--- Start GIVEN DATA ---

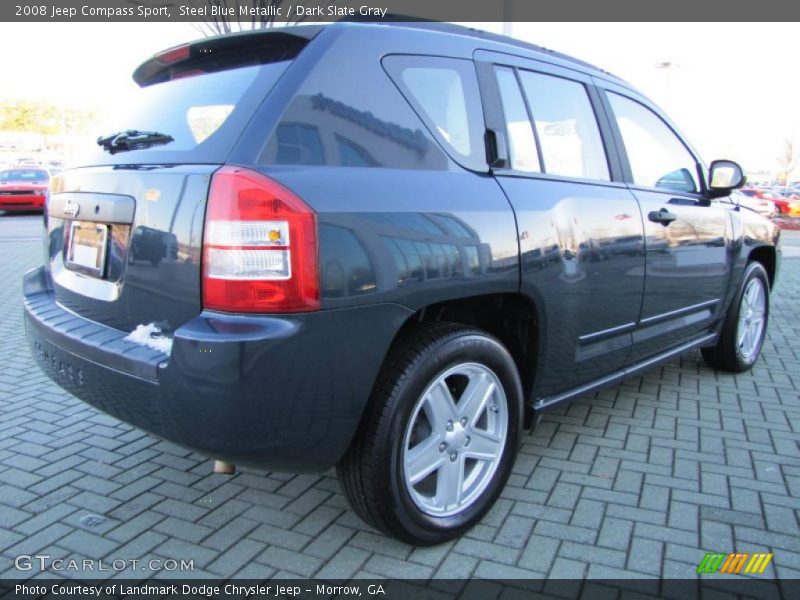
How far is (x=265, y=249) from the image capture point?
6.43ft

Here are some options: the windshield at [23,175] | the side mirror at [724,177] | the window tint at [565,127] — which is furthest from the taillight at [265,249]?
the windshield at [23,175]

--- End GIVEN DATA ---
--- Start GIVEN DATA ---

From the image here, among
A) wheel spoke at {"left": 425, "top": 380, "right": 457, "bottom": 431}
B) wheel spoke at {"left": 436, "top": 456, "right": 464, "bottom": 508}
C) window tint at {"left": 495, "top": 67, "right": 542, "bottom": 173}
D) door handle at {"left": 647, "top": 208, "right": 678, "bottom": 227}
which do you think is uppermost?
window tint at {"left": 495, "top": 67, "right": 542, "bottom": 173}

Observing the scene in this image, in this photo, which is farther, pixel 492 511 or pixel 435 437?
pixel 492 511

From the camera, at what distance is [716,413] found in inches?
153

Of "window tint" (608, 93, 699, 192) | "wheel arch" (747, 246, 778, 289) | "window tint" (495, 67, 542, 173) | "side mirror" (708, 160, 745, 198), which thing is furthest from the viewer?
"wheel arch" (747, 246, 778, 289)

--- End GIVEN DATA ---
--- Start GIVEN DATA ---

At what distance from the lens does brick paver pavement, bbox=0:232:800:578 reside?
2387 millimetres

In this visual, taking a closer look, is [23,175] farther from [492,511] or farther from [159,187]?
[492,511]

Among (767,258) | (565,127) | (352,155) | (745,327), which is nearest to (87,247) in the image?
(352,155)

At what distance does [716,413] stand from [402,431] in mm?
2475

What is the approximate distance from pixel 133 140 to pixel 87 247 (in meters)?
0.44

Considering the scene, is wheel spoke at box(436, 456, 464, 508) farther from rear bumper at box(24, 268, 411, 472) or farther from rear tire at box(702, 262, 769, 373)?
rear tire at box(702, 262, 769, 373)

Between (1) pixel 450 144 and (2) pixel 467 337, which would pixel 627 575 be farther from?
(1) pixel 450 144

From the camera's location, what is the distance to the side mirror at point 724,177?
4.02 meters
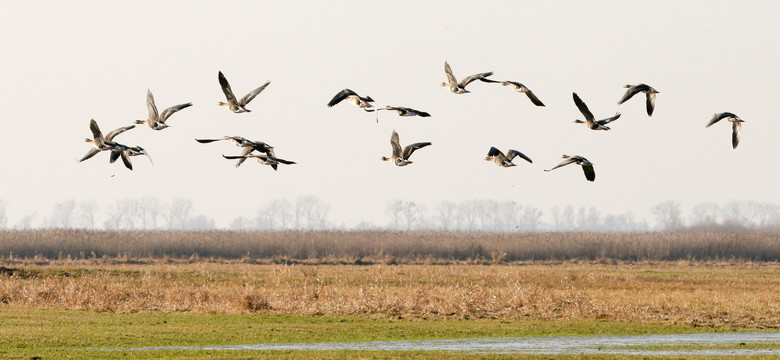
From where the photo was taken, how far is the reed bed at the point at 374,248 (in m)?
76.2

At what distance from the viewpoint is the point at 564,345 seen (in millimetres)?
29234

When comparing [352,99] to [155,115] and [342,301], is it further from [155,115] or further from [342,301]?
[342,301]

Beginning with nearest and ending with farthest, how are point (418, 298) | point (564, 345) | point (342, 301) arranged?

--- End GIVEN DATA ---

REQUIRED TASK: Return the lines of the records above verbatim, from the line containing "From the camera's" through the line containing "Beginning with nearest", and leave out the pictures.

EXERCISE ANSWER:
From the camera's location, what is the distance to the side mirror at point 724,177?
4.02 meters
From where the photo was taken, how far is the reed bed at the point at 374,248 (in m)?
76.2

At what distance from the viewpoint is the point at 564,345 seen (in millimetres)?
29234

When comparing [352,99] to [155,115] and [342,301], is it further from [155,115] or further from [342,301]?
[342,301]

Beginning with nearest and ending with farthest, how are point (418, 298) | point (564, 345) | point (342, 301) arranged?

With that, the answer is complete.